What you should do: Copy out every entry below, reproducing each line character for character with no changes.

╭─ Data listing

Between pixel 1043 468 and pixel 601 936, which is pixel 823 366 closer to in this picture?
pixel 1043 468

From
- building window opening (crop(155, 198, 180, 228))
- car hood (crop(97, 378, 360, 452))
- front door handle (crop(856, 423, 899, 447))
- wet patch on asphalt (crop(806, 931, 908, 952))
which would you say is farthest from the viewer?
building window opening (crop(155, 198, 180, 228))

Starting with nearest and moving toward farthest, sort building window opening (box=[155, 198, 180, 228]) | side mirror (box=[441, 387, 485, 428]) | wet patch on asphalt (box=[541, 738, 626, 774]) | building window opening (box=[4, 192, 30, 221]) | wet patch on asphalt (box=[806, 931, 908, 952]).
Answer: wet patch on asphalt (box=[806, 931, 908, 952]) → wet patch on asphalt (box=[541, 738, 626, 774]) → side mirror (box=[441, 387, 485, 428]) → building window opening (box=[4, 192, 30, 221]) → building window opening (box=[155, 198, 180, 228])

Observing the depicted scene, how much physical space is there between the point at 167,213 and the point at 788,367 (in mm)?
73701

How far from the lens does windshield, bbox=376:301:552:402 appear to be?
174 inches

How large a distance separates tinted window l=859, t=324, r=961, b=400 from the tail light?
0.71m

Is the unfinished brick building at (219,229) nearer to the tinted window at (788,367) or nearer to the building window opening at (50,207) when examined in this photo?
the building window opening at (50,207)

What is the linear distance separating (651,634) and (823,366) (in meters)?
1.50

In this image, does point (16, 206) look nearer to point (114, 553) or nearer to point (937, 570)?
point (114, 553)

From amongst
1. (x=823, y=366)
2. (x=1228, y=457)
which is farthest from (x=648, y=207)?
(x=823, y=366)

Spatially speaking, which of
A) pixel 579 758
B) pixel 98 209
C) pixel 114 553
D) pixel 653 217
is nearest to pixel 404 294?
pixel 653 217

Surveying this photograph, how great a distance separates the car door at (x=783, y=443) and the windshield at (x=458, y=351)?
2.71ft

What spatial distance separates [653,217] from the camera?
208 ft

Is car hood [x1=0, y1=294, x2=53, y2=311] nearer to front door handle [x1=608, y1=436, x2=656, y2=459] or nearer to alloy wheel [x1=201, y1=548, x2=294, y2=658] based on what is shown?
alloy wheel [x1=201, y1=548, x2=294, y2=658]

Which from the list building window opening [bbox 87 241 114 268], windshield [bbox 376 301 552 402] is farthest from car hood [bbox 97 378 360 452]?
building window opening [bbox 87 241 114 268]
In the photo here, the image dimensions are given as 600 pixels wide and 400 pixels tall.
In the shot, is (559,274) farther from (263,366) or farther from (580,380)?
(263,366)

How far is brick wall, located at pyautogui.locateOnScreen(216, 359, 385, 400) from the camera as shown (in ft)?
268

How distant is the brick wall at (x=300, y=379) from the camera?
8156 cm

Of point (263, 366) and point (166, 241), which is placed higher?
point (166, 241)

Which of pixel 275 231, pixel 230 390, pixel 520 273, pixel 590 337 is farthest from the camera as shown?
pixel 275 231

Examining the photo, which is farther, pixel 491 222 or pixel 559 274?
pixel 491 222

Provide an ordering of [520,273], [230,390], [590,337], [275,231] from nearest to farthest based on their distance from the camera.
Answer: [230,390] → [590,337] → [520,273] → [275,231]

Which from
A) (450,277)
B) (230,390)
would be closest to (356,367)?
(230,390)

╰─

Result of the exercise:
Between pixel 1043 468 and pixel 601 936, which is pixel 823 366 closer to in this picture?
pixel 1043 468

From
- building window opening (crop(155, 198, 180, 228))
- car hood (crop(97, 378, 360, 452))
- front door handle (crop(856, 423, 899, 447))
- wet patch on asphalt (crop(806, 931, 908, 952))
which would you say is farthest from the viewer?
building window opening (crop(155, 198, 180, 228))

Starting with nearest and moving toward farthest, sort building window opening (box=[155, 198, 180, 228]) | side mirror (box=[441, 387, 485, 428]) | wet patch on asphalt (box=[541, 738, 626, 774]) | building window opening (box=[4, 192, 30, 221]) | wet patch on asphalt (box=[806, 931, 908, 952]).
Answer: wet patch on asphalt (box=[806, 931, 908, 952]) → wet patch on asphalt (box=[541, 738, 626, 774]) → side mirror (box=[441, 387, 485, 428]) → building window opening (box=[4, 192, 30, 221]) → building window opening (box=[155, 198, 180, 228])

Observing the depicted scene, how much physical space is there between the point at 167,213 and the point at 788,367 (in mm)?
73701

How far from the lens does windshield, bbox=376:301:552:402 appear to be?
174 inches

How large a distance separates tinted window l=859, t=324, r=961, b=400 from the tail light?
0.71m

Is the unfinished brick building at (219,229) nearer to the tinted window at (788,367) or nearer to the building window opening at (50,207) when examined in this photo?
the building window opening at (50,207)

What is the linear distance separating (651,634) and (823,366) (in meters)?
1.50

In this image, does point (16, 206) look nearer to point (114, 553) or nearer to point (937, 570)?
point (114, 553)

From amongst
1. (x=823, y=366)
2. (x=1228, y=457)
which is farthest from (x=648, y=207)?
(x=823, y=366)

Spatially speaking, which of
A) pixel 579 758
B) pixel 98 209
C) pixel 114 553
D) pixel 653 217
is nearest to pixel 404 294?
pixel 653 217

Surveying this photograph, how great a distance separates the car door at (x=783, y=443) and the windshield at (x=458, y=351)?
2.71ft

What spatial distance separates [653,217] from the camera?
208 ft

Is car hood [x1=0, y1=294, x2=53, y2=311] nearer to front door handle [x1=608, y1=436, x2=656, y2=459] or nearer to alloy wheel [x1=201, y1=548, x2=294, y2=658] based on what is shown?
alloy wheel [x1=201, y1=548, x2=294, y2=658]

Which from the list building window opening [bbox 87 241 114 268], windshield [bbox 376 301 552 402] is farthest from car hood [bbox 97 378 360 452]?
building window opening [bbox 87 241 114 268]
In the photo here, the image dimensions are given as 600 pixels wide and 400 pixels tall.
In the shot, is (559,274) farther from (263,366) or farther from (580,380)?
(263,366)

How far is brick wall, located at pyautogui.locateOnScreen(216, 359, 385, 400) from the camera as shown (in ft)?
268

How distant is the brick wall at (x=300, y=379) from the camera?
8156 cm

Of point (263, 366) and point (166, 241), which is placed higher?
point (166, 241)

Which of pixel 275 231, pixel 230 390, pixel 520 273, pixel 590 337 is farthest from the camera as shown?
pixel 275 231

Examining the photo, which is farther, pixel 491 222 or pixel 559 274?
pixel 491 222

Provide an ordering of [520,273], [230,390], [590,337], [275,231] from nearest to farthest based on their distance from the camera.
Answer: [230,390] → [590,337] → [520,273] → [275,231]

Which from
A) (450,277)
B) (230,390)
would be closest to (356,367)?
(230,390)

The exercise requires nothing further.